| Exercise directions |
Find the lines in the material below that include the word "World", count them, and give that count alone.

────────────────────

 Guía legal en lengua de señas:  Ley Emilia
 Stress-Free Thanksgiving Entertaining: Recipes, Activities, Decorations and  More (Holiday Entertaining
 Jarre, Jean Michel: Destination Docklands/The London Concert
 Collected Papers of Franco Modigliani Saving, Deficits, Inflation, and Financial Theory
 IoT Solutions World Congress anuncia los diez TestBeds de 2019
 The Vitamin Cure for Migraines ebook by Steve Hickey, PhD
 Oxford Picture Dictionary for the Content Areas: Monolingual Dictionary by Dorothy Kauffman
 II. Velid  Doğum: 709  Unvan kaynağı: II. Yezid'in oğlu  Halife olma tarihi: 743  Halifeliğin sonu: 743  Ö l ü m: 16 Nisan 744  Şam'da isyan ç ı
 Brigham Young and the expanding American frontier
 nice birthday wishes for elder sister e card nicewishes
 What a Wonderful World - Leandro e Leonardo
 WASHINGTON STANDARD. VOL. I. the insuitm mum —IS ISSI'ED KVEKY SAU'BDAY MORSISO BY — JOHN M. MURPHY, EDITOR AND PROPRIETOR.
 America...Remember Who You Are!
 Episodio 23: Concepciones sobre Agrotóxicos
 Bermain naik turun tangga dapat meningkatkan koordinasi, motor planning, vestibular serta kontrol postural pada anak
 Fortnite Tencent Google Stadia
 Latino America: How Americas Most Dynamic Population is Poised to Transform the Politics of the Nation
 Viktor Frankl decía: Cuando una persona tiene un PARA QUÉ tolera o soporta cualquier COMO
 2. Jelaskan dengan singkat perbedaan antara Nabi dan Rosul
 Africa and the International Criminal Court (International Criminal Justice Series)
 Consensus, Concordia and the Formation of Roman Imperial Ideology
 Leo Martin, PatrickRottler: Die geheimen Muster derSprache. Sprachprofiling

────────────────────

| Task response |
2